I tried to see how I had lost it, and recalled taking out a mask at the bus stop. That was the only time I took something out of my bag before getting on the bus and the only chance something else could be out with it. I also remembered I was shushing others at that time. I realized again how unappreciative I had been. I was given a practically free trip and still got discontented. Come to think of it, I had managed to live despite financial difficulties and other problems. I had been constantly rescued by something but never appreciated but disregarded because of dissatisfaction. Now I found myself having been so perverse. I asked for forgiveness and determined to be grateful for everything from now on. During the short trip, I learned that much by the punishment and came home the next day with the firm determination to be a better person.

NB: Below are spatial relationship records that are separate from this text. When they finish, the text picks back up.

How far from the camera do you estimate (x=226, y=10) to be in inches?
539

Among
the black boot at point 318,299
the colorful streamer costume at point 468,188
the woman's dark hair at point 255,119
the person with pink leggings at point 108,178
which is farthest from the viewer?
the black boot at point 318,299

I came into my apartment and turned on the light. On the floor of the entrance, I found the pendant. It had never been in my bag. But it was apparent to me that something returned it to me. Soon after that, another sale was made on the flea market. I was awed by the mercy I received. I was forgiven. A financial crunch that assaulted me had often made me doubt that something. Yet, it still surely watches over me. Since the trip, I have kept my determination and appreciated everything. I haven’t shushed people but smiled. Then, it seems people have become nicer to me and days fuller.